Saya mencari inisiatif untuk ke belakang panggung dan bicara dengan pihak yang bertanggung jawab acara tersebut. Setelah menunggu setengah jam, akhirnya saya diperbolehkan masuk ke belakang panggung dan berbincang dengan kepala atau yang mengorganisasikan komunitas keroncong tugu ini.
Terlepas dari memperkenalkan nama dan tujuan saya kesana, saya langsung menanyakan pertanyaan kepada paka yang tingginya sekitar 170cm, berambut sedikit panjang dan berwarnakan putih itu. Pria itu bernama Andre Juan Michiels.

“Saya suka banget deh sama perform-nya tadi. Sejak kapan sih pak komunitas keroncong ini berdiri? ”

“Terima kasih sebelumnya. Awal bermula dari orangtua saya pada 12 Juli 1988. Kemudian karena mereka mengajarkannya ke generasi penerusnya seperti saya. Jadi keroncong tugu ini dilestarikan dengan cara turun menurun,” ujar pria setengah abad itu.

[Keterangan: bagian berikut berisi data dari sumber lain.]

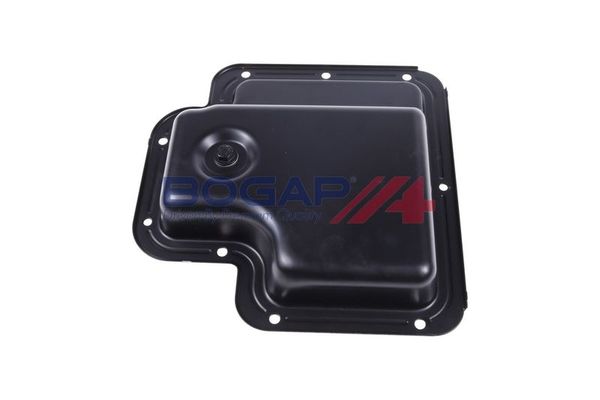 Motor Yağ Karteri  Citroen Jumpy (01.2007->)  ZEGEN ZOP1031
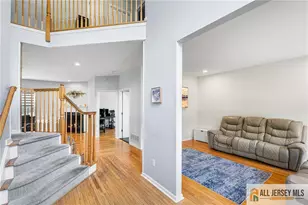2 Namsan Dr, Monroe Township, NJ 08831 - Photo 6
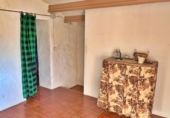 Masia amb terreny en venda a el Perelló ref.: TR103402 foto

“Apa sih pak yang membedakan keroncong tugu ini dengan keroncong yang lain seperti yang ada di Jawa?”
Keroncong emang  asli dari Indonesia tetapi ada beberapa alat musik yang dibawa oleh nenek moyang kami dari negara portugis dan terjadi percampuran dengan musik masyarakat setempat. Perbedaannya sih salah satunya adalah lagu-lagu yang dibawakan dan penyanyinya. Biasanya kita mengenal penyanyi yang ada dalam keroncong-keroncong di jawa ada sinden, tapi di komunitas keroncong tugu ini ngga memakai sinden. Lagu-lagu yang kami bawakan juga bervariasi,”
Perbincangan saya dengan pria yang masih terlihat guratan prortugisnya itu harus terhenti dikarenakan para rombongan atau komunitas keroncong tersebut harus pergi segera mungkin. Hari juga sudah semakin larut.
Pukul 22:00 sudah memanggil saya untuk bergegas pulang. Dingin sudah mulai menyerap ke dalam kulit saya. Udara sejuk cenderung dingin mewarnai malam itu. Acara bazar pun selesai. Tampak para crew membongkar panggung megah yang tadi saya lihat sebelum berbincang dengan Pak Andre.